Given passage –
WHO I AM

Hi, I´m Niki. I currently live in a small Spanish coastal village.
I´ve never really done life the conventional way. I´ve moved a lot.
I´ve started over more times than most people would consider sensible. Gratefully, it always works out.
I love being active. I love feeling strong. I love learning and growing. I love real conversations; the kind where people say things they don´t usually say out loud.
I am curious about people. About what drives them. About what they avoid. About what they long for.
MY LIFE NOW
These days, my life is quieter than it used to be. I have routines that hold me. I dance, I train, I work, I practice, and I spend time with people who matter. But something else has shifted too.
I have my affairs in order. I know what matters, what’s in place, and who would know what to do if something happened. That clarity has changed how I move through life.
There’s less background noise, less “I still need to take care of that.” More space. More ease.

Read the story that led me to this work →
IT USED TO BE DIFFERENT
For many years, I lived in movement. A lot of movement. Different countries. Different houses. Different versions of myself. I was strong, capable, independent. I could land anywhere and build a life.
Looking back now, I can see that all that movement built something in me. A resilience I didn’t fully recognise at the time. Maybe there was a reason I needed that journey before I could do the work I do today.
Either way, I feel deeply grateful for every part of it.
AND THEN…
In my early forties, I was diagnosed with cancer. And strangely enough it wasn´t the collapse of my world. It became one of the strongest years of my life.
All the resilience I had built over years of starting over was there for me. I knew how to face things head-on. I stayed present. Fear did not define that year… love did.
Looking death in the eye, even briefly, changes your questions. Not in a dramatic way. In a simple one:
If this were it, would my life feel true?
Up until then I had already lived fully. What shifted was not regret, it was awareness. I wanted to live more consciously.

That year planted a quiet seed. Not immediately into end-of-life work. But into a deeper understanding of time, presence, and the conversations we postpone because we assume there is always more time. Once you have seen death up close, you carry it with you.
WHY THIS WORK
This work did not begin with a business idea. It began with a dream. One that felt unmistakably clear. I decided to train as an end-of-life doula and meet that calling with competence. Through that work, I saw what happens when things are not clear, when people are left figuring things out in moments that are already heavy enough.
Then I moved countries again and realised how much more complicated everything becomes when you live across borders. At some point, it became personal. I wanted my own affairs in order, so I got them sorted. What stayed with me wasn’t the structure itself, but the quiet that came with it.

[Stored items]
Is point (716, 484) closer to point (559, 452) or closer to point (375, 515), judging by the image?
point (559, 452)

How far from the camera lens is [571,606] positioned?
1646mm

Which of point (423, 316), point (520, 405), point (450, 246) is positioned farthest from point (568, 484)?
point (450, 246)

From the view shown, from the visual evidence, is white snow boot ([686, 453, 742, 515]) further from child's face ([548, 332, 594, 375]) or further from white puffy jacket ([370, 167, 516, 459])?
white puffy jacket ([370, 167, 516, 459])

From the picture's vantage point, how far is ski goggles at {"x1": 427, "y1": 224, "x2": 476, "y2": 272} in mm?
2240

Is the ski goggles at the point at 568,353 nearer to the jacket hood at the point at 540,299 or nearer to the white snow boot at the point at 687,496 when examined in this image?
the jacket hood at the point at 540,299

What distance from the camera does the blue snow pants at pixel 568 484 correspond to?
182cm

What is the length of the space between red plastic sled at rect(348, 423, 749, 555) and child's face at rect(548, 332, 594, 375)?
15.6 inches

Brief 1 – Using the passage about Niki's life, decide whether each statement agrees with it: (a) The cancer diagnosis came in Niki's early forties. (b) The passage calls the diagnosis the collapse of Niki's world. (c) Niki currently lives in a large Spanish city. Answer yes or no for each, quoting the deciding words.
Brief 2 – Carry on the passage about Niki's life, starting after its final sentence.

Result 1 –
(a) Yes: "In my early forties, I was diagnosed with cancer."
(b) No: "And strangely enough it wasn´t the collapse of my world."
(c) No: "I currently live in a small Spanish coastal village."

Result 2 –
My own experience with illness, and the awareness that life doesn’t always unfold slowly, deepened that understanding. Clarity and legacy became something I didn’t just understand,
but live.

The Dream
A few years ago, I had a dream.
In the dream, I was sitting beside a man after a serious accident. He was awake. He looked at me and asked if he was going to die. I told him I didn’t know. I wasn’t a doctor. But I stayed with him. I asked if he had wife and children. If there was anything he wanted them to hear. I called his wife so she could come. When she arrived, I stepped back.
Two days later, something similar happened in real life.
A man on a scooter was struck by a car right in front of me. The driver was in shock, overwhelmed, trying to call for help. I walked over and sat beside the man on the ground.
There was blood. He drifted in and out. At times his eyes opened and met mine. I held his hand. I spoke to him quietly, keeping my voice steady. The whole scene was very peaceful.
At some point a couple arrived to help him. CPR began. A few minutes later I was told he had passed.
I drove home that day knowing something inside me had become clear.
Death had already been part of my life. I had sat beside both my stepdad and my mother as they crossed that threshold. I know how fragile those moments are, how sacred they are, and how important calm presence becomes.
But that day felt different. It felt familiar somehow.
Not something heroic. Not something chosen. Something that had always been there.
Just a quiet knowing that this was not new to me. That I belonged in that moment.
And from that moment on, I understood something clearly. Being present at the threshold between life and death was not accidental in my story. It was a calling I was ready to step into.